I am both amazed and appalled at the cognitive dissonance
demonstrated by cosmologists.

This is from a University of Oregon lecture.

'
The most distant quasars are approximately 13 billion light years, away. To be seen at such immense distances, quasars must be very luminous -- even more luminous than a bright galaxy. Quasars have luminosities which lie in the range L = 10 to 10,000 times the luminosity of the Milky Way galaxy, 25 billion times the luminosity of the Sun. Thus, even the dimmest of the quasars are as bright as the brightest galaxies the vicinity of the Milky Way. The luminosity of quasars can vary significantly on timescales of only a week. Thus, the bulk of the immense luminosity of a quasar must be coming from a region only one light-week (1200 A.U.) across!
Quasars have a decidedly non-thermal spectrum: they are luminous in the X-rays, ultraviolet, visible, infrared, and radio bands. They have about the same power at all of the wavelengths down to the microwave wavelengths (shortwave radio wavelengths). The spectrum looks like the synchrotron radiation from charged particles spiralling around magnetic field lines at nearly the speed of light.
'

First, the lecture describes these quasars are at immense distances. They must be bright to be seen at such distances. Their observed luminosity variations implies their light source  must be rather small at that distance.

*To be done*:
1: Repeat everything in the quasar passage from "I am both amazed" down to "(1200 A.U.) across!".
2: Do the following statements agree with the quasar passage? Answer yes or no for each, and quote the words that decide it.
(a) Quasar luminosity can change significantly within about a week.
(b) Quasars have a thermal spectrum.
(c) The quasar spectrum resembles synchrotron radiation from charged particles spiralling around magnetic field lines.

*Data*:

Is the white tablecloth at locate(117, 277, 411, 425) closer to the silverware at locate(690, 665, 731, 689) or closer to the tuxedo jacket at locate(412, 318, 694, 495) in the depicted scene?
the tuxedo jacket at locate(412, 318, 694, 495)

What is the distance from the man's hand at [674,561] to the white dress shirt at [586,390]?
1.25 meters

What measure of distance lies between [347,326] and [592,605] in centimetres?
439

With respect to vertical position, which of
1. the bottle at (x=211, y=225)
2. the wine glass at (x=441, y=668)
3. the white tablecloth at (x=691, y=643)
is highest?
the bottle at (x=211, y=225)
...
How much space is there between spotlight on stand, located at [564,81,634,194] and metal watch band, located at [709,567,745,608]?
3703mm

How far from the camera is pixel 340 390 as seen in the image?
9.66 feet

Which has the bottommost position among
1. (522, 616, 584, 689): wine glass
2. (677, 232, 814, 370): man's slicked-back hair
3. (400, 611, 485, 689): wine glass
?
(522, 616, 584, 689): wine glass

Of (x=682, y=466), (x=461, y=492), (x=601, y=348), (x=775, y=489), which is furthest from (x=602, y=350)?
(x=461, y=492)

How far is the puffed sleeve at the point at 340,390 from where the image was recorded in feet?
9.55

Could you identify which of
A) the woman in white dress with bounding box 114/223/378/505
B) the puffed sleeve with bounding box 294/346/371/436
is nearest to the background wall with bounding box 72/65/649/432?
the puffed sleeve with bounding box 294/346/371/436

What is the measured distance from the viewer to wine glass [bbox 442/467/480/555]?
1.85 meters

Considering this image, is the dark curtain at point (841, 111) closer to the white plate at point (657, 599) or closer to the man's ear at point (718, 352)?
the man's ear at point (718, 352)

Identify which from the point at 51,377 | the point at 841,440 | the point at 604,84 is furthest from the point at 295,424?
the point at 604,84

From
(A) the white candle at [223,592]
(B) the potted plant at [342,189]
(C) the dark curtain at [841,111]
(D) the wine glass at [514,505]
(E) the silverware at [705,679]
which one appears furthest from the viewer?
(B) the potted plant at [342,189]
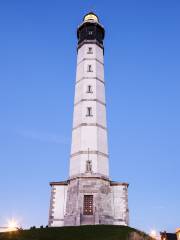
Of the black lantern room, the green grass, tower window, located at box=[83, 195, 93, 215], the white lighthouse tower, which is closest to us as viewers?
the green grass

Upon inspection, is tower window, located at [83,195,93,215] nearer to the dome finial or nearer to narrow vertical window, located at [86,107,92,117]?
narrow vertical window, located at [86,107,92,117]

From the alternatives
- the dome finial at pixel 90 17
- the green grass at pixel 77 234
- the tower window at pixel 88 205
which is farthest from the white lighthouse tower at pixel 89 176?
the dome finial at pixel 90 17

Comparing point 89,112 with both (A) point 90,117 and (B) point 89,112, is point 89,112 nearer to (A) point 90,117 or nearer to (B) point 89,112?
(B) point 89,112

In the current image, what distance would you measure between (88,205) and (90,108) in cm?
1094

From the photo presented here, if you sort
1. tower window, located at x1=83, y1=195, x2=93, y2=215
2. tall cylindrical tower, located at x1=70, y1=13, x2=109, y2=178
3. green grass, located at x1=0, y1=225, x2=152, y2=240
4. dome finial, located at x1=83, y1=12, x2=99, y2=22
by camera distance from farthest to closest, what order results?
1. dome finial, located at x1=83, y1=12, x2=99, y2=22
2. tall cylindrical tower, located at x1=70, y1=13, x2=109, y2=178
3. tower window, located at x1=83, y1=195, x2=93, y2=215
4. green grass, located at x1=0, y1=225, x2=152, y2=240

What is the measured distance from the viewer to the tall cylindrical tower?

*Answers to the tasks*:
1:
I am both amazed and appalled at the cognitive dissonance
demonstrated by cosmologists.

This is from a University of Oregon lecture.

'
The most distant quasars are approximately 13 billion light years, away. To be seen at such immense distances, quasars must be very luminous -- even more luminous than a bright galaxy. Quasars have luminosities which lie in the range L = 10 to 10,000 times the luminosity of the Milky Way galaxy, 25 billion times the luminosity of the Sun. Thus, even the dimmest of the quasars are as bright as the brightest galaxies the vicinity of the Milky Way. The luminosity of quasars can vary significantly on timescales of only a week. Thus, the bulk of the immense luminosity of a quasar must be coming from a region only one light-week (1200 A.U.) across!

2:
(a) Yes: "The luminosity of quasars can vary significantly on timescales of only a week."
(b) No: "Quasars have a decidedly non-thermal spectrum"
(c) Yes: "The spectrum looks like the synchrotron radiation from charged particles spiralling around magnetic field lines at nearly the speed of light."